The fan-like solar panels are specially designed for Mars' weak sunlight, caused by the planet's distance from the Sun and its dusty, thin atmosphere. The panels will power InSight for at least one Martian year (two Earth years) for the first mission dedicated to studying Mars' deep interior. InSight's full name is Interior Exploration using Seismic Investigations, Geodesy and Heat Transport.

"Think of InSight as Mars' first health checkup in more than 4.5 billion years," said Bruce Banerdt of JPL, the mission's principal investigator. "We'll study its pulse by 'listening' for marsquakes with a seismometer. We'll take its temperature with a heat probe. And we'll check its reflexes with a radio experiment."

In addition to the solar panel test, engineers added a final touch: a microchip inscribed with more than 1.6 million names submitted by the public.

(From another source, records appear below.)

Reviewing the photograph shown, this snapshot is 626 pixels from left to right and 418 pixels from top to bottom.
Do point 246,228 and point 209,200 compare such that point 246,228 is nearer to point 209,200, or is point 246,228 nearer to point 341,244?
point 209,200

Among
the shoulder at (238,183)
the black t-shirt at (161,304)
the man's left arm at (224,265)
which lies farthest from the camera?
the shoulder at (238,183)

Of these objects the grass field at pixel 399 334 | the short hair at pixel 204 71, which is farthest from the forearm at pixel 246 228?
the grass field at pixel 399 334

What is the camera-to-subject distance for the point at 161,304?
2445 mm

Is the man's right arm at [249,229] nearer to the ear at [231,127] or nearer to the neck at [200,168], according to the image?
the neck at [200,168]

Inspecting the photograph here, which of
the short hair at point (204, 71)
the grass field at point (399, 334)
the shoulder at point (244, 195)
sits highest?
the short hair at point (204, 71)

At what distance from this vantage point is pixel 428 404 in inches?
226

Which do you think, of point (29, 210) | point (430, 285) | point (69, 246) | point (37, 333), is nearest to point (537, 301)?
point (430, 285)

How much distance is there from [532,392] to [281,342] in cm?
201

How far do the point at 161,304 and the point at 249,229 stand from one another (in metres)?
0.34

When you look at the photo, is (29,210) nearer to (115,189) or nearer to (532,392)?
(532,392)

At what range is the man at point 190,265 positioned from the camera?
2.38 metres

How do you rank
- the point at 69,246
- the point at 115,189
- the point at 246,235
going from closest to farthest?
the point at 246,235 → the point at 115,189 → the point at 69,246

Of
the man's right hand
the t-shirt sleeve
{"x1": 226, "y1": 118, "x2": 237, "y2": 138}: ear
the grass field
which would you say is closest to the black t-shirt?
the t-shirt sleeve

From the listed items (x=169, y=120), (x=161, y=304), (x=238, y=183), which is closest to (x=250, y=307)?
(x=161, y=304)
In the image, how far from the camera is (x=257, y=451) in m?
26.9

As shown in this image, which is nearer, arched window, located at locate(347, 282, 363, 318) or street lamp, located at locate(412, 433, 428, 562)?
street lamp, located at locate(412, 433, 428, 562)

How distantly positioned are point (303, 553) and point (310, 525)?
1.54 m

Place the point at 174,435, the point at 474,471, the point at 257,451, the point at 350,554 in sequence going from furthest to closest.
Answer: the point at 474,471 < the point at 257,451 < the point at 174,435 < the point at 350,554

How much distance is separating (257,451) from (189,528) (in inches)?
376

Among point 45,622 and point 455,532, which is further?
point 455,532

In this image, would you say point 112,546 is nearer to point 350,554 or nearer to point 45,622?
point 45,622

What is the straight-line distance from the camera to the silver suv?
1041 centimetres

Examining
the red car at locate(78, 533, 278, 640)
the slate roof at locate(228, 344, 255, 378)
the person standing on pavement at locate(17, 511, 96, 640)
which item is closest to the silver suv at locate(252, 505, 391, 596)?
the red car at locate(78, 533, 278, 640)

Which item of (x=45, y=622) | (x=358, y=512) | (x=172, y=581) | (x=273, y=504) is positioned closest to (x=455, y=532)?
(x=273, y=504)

It joins a chip containing almost 827,000 names that was glued to the top of InSight back in 2015, adding up to a total of about 2.4 million names going to Mars. "It's a fun way for the public to feel personally invested in the mission," Banerdt said. "We're happy to have them along for the ride."

The chips were inscribed at JPL's Microdevices Laboratory, which has added names and images to a number of spacecraft, including the Mars Spirit, Opportunity and Curiosity rovers. Each character on the InSight microchips is just 400 nanometers wide. Compare that to a human hair, 100,000 nanometers wide, or a red blood cell, 8,000 nanometers wide.